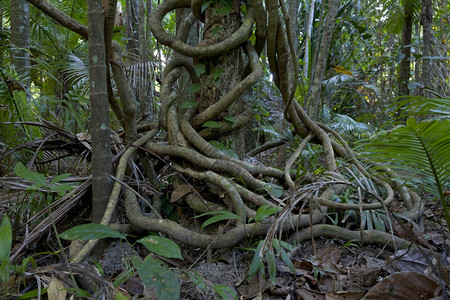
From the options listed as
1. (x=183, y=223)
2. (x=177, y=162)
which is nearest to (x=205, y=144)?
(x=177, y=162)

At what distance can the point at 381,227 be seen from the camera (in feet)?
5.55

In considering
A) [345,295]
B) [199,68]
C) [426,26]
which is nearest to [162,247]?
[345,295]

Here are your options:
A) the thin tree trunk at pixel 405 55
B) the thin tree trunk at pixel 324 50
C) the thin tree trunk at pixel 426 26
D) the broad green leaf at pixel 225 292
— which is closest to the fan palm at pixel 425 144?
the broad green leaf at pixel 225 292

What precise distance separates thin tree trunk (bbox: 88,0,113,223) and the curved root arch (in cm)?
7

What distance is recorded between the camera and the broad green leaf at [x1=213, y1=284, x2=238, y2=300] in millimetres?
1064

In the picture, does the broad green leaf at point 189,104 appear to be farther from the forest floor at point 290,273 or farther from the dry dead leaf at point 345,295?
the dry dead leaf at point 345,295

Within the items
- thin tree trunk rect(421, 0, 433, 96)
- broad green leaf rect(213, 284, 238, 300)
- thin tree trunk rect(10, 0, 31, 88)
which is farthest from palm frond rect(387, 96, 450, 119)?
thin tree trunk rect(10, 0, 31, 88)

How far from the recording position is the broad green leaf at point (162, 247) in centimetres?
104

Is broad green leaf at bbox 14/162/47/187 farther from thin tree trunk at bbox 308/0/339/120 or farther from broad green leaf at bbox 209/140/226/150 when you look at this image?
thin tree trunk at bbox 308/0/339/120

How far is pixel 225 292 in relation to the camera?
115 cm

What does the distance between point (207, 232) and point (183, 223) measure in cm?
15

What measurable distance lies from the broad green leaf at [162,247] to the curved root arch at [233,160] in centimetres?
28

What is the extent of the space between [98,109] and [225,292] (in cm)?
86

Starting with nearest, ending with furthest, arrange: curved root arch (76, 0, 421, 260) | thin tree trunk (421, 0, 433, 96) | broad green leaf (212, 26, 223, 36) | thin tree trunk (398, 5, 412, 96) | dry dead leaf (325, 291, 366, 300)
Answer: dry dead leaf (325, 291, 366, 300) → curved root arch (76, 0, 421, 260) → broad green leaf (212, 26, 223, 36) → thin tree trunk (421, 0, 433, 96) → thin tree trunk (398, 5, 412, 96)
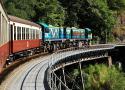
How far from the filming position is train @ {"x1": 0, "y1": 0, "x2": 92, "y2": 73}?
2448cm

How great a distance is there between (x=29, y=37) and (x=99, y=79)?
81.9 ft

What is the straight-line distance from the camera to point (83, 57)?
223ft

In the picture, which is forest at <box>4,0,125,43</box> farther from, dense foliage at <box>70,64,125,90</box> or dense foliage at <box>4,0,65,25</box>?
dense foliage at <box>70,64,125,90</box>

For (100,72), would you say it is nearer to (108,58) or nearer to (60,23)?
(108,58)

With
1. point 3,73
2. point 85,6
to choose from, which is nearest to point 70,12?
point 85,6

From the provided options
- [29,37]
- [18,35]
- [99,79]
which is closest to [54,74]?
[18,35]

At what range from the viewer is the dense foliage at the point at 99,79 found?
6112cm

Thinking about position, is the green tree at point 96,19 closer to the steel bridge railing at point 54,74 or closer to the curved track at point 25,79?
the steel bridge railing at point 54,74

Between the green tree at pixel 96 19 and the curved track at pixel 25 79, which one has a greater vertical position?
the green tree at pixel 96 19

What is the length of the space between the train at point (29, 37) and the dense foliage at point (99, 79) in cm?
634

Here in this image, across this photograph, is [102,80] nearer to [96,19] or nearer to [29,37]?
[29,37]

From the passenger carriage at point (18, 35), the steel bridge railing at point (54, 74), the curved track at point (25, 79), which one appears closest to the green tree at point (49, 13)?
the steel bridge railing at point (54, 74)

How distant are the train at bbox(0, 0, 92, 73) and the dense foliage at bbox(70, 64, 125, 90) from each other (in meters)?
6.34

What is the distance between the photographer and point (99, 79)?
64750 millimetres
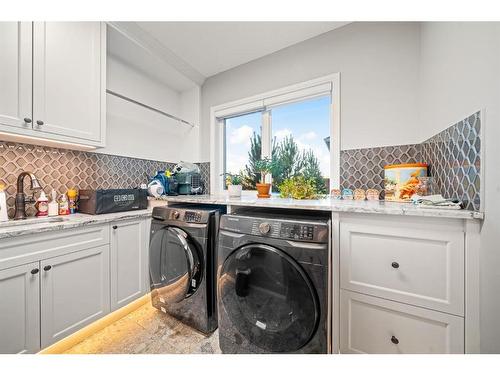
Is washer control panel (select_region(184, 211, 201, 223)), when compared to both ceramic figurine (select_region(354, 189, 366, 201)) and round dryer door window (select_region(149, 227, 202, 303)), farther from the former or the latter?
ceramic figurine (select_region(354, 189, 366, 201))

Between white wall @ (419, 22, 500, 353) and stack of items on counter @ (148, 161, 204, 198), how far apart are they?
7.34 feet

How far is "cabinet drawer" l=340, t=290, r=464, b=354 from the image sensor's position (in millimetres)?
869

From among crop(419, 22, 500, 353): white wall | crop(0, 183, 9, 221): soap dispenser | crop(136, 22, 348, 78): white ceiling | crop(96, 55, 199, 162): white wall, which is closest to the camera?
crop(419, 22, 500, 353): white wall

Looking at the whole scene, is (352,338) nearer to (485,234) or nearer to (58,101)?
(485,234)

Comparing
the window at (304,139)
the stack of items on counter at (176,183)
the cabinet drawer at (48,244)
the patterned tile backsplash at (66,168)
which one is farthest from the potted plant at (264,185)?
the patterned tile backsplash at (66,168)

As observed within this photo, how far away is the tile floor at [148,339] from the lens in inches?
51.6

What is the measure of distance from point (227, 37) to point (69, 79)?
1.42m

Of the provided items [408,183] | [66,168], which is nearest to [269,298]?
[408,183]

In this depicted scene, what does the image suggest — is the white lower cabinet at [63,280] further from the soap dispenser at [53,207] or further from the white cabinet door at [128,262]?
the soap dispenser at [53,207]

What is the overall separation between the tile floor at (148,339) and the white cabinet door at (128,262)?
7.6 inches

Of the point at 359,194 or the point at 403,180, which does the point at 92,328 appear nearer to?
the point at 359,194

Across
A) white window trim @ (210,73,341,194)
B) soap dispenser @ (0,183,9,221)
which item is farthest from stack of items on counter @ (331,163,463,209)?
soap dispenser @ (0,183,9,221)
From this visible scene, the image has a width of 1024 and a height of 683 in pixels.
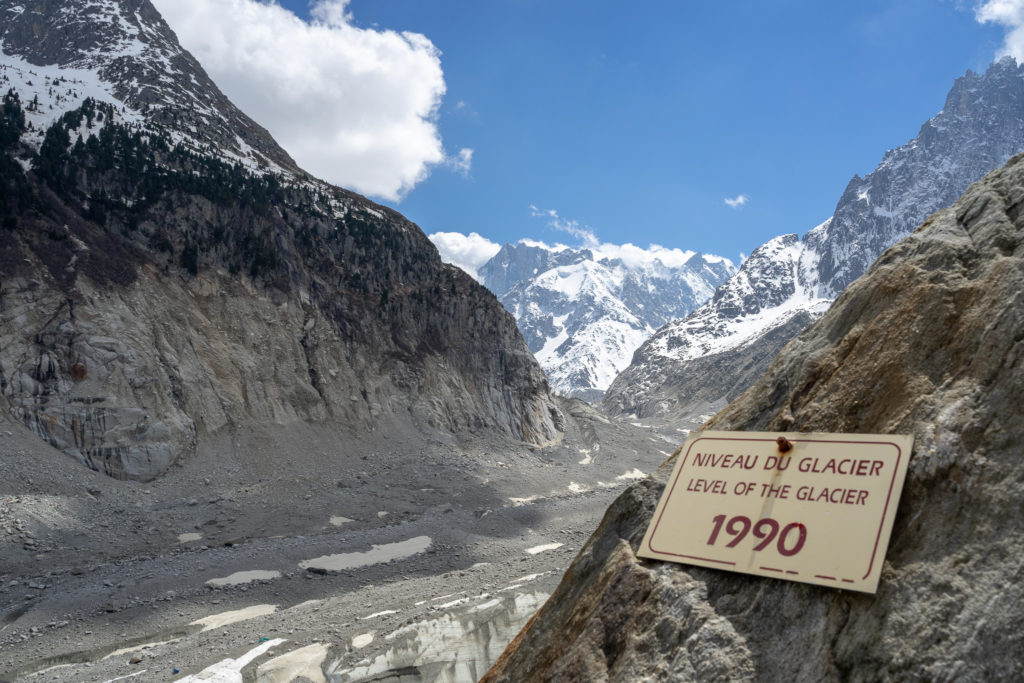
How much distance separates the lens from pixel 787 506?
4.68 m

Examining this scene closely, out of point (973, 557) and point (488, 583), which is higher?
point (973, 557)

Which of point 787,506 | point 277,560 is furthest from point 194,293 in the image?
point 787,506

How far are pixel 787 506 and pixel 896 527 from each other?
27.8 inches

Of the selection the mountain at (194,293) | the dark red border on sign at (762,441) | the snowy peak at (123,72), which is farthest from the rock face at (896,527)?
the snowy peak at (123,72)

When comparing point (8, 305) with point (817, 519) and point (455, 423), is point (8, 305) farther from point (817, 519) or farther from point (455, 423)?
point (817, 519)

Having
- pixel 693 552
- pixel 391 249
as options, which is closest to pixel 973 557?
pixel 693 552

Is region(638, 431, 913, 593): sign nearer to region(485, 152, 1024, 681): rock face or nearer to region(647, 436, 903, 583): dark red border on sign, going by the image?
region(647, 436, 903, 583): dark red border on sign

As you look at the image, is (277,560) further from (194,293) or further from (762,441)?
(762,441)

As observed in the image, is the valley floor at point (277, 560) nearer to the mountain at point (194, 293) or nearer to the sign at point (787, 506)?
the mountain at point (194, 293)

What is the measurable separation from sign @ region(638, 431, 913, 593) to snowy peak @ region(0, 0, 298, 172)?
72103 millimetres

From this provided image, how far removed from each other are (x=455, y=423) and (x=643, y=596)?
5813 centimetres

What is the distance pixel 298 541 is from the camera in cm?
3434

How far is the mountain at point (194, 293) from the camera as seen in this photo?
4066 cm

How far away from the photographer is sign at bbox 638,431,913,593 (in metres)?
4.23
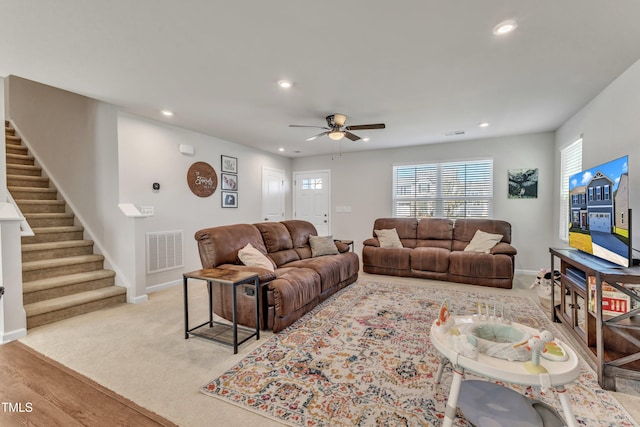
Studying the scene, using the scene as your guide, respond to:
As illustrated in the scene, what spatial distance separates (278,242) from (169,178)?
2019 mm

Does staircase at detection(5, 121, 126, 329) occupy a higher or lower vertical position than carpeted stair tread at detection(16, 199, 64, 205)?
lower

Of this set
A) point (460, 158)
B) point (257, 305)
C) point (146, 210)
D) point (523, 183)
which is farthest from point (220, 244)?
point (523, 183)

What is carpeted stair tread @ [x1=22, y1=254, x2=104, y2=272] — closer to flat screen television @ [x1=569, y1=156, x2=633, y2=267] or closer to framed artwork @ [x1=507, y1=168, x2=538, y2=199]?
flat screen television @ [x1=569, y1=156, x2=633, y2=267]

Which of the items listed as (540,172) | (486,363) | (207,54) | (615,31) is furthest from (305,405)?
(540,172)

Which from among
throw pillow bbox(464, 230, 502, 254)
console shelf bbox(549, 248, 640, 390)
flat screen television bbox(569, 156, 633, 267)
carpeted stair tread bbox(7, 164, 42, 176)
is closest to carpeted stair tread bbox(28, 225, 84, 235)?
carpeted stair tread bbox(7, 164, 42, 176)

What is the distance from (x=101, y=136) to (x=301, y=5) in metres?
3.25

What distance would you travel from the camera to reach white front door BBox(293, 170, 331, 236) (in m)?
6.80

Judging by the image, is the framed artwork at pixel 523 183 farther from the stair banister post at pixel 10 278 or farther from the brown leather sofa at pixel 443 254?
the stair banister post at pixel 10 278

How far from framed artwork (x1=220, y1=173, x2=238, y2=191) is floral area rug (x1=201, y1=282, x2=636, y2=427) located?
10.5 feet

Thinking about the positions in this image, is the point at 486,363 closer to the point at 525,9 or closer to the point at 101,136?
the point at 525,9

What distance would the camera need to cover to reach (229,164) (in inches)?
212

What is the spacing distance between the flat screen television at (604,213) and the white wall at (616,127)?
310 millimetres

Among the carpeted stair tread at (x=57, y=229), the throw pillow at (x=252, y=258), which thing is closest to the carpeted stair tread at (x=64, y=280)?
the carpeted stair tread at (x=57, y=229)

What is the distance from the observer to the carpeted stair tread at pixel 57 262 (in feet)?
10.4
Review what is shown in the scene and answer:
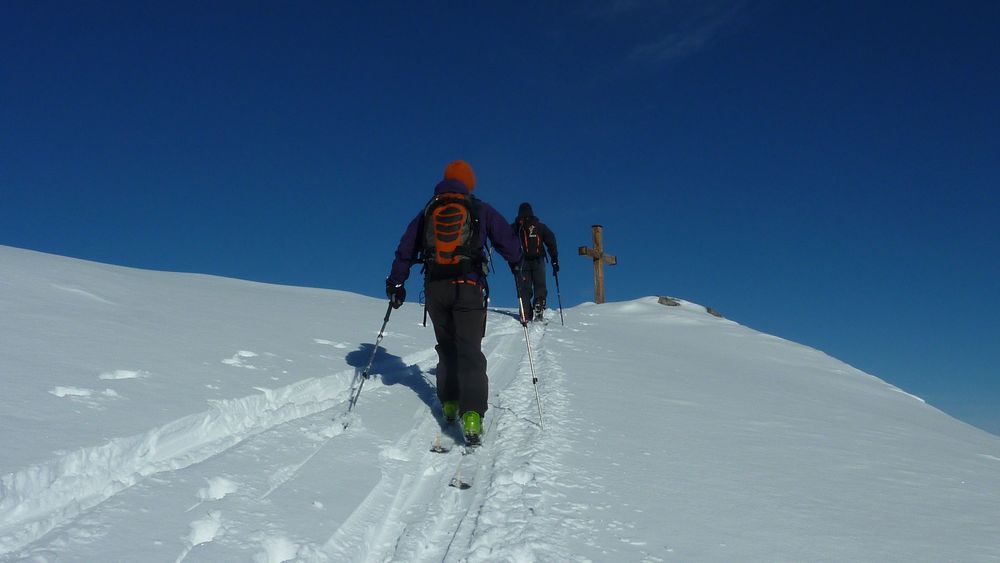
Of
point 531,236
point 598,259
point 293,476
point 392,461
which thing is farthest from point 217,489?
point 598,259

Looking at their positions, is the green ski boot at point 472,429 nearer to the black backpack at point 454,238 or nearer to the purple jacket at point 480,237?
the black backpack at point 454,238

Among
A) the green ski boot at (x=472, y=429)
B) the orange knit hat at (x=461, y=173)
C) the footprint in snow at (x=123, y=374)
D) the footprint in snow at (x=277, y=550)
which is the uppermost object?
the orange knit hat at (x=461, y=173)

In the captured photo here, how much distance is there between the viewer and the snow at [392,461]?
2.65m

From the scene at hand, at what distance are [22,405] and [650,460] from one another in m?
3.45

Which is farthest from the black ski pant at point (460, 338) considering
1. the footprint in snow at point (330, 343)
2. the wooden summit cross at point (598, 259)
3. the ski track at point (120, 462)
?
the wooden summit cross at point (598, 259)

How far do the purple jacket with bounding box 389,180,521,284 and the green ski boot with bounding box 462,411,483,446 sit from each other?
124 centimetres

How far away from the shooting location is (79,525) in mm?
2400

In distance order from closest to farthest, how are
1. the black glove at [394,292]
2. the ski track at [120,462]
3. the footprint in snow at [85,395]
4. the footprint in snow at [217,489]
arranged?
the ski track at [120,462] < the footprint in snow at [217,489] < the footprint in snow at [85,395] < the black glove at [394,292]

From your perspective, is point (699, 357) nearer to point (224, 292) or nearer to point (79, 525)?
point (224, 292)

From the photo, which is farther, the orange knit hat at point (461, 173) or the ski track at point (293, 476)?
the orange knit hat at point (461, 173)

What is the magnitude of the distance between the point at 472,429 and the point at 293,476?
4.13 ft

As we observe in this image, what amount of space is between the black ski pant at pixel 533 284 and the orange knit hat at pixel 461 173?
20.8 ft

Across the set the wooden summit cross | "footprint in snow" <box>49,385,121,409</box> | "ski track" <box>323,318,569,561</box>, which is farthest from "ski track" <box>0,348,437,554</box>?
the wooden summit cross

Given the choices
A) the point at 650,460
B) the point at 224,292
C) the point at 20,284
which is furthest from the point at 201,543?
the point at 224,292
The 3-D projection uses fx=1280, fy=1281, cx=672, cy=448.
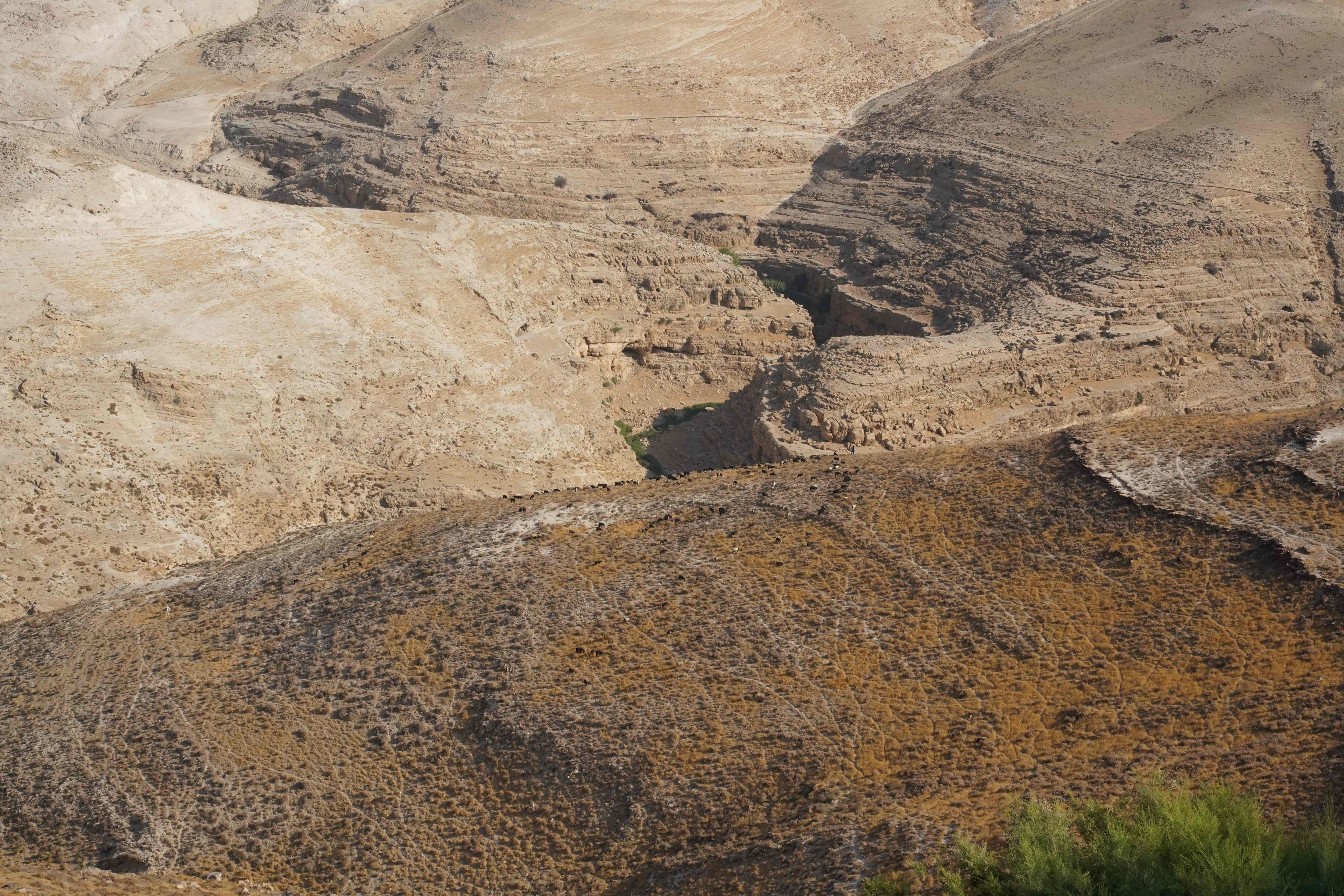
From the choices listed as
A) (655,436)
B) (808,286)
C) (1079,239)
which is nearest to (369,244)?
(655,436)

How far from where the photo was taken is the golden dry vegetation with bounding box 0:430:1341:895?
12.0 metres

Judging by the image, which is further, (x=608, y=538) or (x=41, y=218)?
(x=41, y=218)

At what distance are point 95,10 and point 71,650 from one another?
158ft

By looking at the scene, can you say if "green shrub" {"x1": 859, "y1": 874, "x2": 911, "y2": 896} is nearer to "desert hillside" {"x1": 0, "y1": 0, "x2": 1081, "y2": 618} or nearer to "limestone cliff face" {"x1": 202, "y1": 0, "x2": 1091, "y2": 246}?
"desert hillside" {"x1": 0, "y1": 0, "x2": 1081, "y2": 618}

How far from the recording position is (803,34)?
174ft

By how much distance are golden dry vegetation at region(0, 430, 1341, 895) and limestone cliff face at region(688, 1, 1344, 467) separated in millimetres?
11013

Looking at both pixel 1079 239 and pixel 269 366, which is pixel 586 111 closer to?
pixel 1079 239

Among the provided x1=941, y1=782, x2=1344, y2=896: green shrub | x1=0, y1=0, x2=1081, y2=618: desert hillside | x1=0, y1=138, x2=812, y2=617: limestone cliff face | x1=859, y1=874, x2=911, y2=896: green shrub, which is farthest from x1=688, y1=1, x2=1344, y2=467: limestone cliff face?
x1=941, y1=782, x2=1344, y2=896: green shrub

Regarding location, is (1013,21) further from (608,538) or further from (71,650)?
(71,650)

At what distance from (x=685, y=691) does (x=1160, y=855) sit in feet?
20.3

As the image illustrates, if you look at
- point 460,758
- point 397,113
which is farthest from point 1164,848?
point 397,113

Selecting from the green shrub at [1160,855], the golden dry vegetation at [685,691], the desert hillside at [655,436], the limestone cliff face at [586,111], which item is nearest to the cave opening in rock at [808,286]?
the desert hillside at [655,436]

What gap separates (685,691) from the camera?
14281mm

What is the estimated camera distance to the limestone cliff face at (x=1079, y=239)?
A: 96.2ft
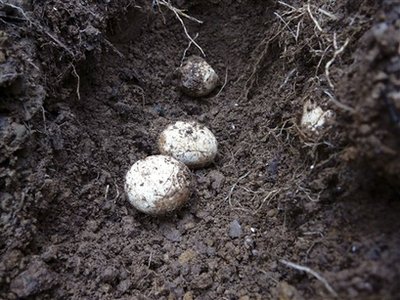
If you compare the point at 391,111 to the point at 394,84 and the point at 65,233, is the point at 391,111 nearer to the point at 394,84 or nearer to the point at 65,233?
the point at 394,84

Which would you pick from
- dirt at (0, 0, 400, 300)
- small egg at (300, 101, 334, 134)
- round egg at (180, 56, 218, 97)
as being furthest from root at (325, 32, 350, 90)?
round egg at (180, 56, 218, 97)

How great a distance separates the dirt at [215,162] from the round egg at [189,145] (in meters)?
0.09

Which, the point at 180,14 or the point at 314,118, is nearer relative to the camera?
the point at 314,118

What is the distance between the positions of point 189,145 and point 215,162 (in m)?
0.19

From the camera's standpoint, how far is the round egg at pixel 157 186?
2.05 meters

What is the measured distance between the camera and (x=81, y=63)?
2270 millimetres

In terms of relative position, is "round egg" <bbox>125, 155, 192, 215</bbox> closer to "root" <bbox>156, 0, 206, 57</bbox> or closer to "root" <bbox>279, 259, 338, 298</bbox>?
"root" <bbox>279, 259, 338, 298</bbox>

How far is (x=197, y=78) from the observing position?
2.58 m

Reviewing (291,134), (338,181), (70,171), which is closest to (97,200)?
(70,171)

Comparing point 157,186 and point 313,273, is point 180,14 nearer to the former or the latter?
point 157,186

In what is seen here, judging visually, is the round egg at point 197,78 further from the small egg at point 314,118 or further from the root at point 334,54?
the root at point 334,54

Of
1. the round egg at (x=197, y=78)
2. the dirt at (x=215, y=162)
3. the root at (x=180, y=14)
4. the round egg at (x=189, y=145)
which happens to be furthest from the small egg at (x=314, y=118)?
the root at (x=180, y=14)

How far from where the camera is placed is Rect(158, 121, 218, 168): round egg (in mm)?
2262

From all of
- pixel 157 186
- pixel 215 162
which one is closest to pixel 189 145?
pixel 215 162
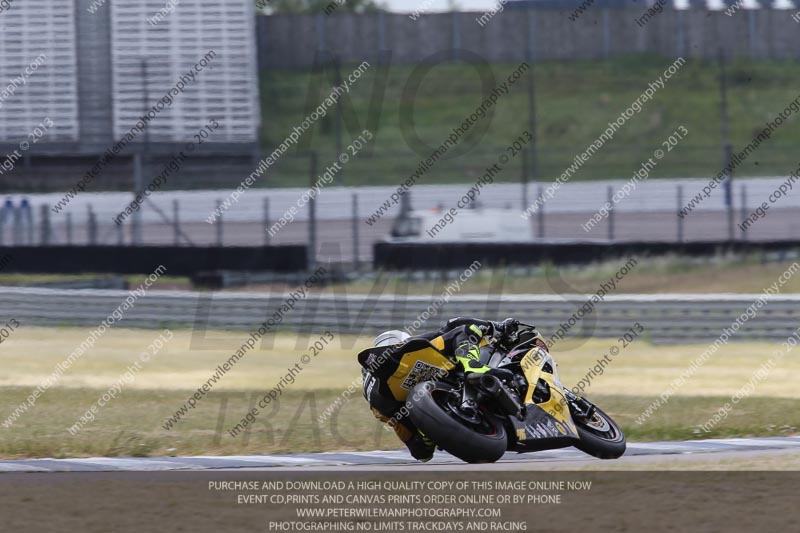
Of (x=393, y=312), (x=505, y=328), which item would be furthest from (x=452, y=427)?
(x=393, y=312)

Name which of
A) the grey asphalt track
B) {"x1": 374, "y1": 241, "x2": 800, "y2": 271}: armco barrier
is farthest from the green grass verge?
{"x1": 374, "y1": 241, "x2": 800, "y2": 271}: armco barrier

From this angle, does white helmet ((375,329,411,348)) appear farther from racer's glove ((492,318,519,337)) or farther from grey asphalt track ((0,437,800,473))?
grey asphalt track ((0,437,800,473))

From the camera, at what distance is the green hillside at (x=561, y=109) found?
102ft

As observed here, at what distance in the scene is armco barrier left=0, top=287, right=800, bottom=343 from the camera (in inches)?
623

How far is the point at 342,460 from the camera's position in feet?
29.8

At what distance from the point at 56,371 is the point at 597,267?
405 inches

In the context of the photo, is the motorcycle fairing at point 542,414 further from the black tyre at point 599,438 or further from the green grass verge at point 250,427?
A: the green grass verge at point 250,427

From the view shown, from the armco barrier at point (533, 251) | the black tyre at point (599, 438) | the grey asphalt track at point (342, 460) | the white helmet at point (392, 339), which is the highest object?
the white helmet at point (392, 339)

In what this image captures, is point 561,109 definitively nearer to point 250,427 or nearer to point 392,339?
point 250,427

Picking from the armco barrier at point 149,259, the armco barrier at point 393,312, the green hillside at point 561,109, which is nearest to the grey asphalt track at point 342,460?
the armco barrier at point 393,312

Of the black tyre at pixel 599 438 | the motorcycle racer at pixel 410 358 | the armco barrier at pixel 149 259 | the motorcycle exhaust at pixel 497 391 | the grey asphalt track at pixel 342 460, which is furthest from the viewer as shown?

· · · ·

● Exercise brief: Set down only these lines, exactly: the line containing "In what this" and each line after it, through the end of the listing.

● Answer to this exercise:
In what this image captures, is point 561,109 definitively nearer to point 250,427 or nearer to point 392,339?
point 250,427

Picking from the armco barrier at point 149,259, the armco barrier at point 393,312, the green hillside at point 561,109, which is nearest to the grey asphalt track at point 342,460?
the armco barrier at point 393,312

Of the black tyre at pixel 599 438 | the motorcycle racer at pixel 410 358 | the armco barrier at pixel 149 259 | the motorcycle exhaust at pixel 497 391 | the grey asphalt track at pixel 342 460, which is furthest from the viewer as shown?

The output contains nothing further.